• Spatial relationship records:
◆ ◆ ◆ ◆ ◆ ◆ ◆
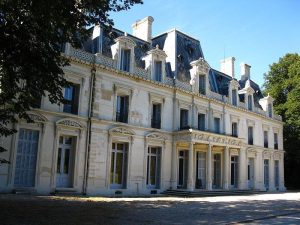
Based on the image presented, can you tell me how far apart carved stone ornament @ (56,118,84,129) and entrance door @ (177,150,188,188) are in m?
8.57

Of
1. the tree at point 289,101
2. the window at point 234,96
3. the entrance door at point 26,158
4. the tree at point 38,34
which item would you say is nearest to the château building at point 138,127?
the entrance door at point 26,158

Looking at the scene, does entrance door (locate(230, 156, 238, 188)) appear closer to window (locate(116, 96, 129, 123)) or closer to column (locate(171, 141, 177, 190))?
column (locate(171, 141, 177, 190))

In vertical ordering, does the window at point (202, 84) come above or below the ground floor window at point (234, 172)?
above

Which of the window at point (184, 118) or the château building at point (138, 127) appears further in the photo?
the window at point (184, 118)

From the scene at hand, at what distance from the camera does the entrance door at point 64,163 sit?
61.9ft

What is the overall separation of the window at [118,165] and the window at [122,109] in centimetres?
154

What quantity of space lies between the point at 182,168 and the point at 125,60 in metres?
8.72

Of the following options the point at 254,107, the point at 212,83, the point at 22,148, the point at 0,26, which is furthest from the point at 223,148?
the point at 0,26

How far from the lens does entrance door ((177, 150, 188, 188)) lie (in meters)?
25.1

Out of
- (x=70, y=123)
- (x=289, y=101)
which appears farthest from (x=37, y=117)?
(x=289, y=101)

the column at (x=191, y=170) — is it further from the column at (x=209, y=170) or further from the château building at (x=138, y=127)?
the column at (x=209, y=170)

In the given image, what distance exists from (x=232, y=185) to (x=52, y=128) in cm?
1681

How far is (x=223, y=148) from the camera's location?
89.7ft

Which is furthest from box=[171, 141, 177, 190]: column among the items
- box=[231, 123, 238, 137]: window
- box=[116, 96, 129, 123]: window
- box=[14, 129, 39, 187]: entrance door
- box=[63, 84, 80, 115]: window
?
box=[14, 129, 39, 187]: entrance door
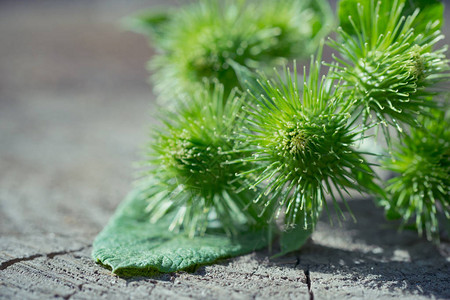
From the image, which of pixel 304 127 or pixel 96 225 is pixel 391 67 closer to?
pixel 304 127

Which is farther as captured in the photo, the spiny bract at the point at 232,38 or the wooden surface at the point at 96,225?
the spiny bract at the point at 232,38

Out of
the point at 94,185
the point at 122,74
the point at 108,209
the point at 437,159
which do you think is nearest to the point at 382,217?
the point at 437,159

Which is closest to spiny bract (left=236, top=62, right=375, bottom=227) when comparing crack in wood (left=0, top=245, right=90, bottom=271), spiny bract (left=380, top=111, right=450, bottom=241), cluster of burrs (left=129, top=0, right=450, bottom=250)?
cluster of burrs (left=129, top=0, right=450, bottom=250)

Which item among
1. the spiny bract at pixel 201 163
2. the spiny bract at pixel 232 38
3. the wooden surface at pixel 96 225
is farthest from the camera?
the spiny bract at pixel 232 38

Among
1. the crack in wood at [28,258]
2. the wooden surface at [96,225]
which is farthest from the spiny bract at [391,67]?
the crack in wood at [28,258]

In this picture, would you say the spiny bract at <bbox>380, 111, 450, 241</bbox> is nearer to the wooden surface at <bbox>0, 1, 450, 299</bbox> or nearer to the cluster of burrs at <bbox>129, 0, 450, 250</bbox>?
the cluster of burrs at <bbox>129, 0, 450, 250</bbox>

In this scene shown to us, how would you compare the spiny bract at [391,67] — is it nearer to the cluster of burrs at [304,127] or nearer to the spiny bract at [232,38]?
the cluster of burrs at [304,127]

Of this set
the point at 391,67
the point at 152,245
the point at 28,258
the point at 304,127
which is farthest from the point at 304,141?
◆ ◆ ◆ ◆ ◆ ◆ ◆
• Given task: Copy the lines of the material word for word, from the line containing "Of this set" through the final line of the material, including both.

• Solution:
Of this set
the point at 391,67
the point at 152,245
the point at 28,258
the point at 304,127
which is farthest from the point at 304,141?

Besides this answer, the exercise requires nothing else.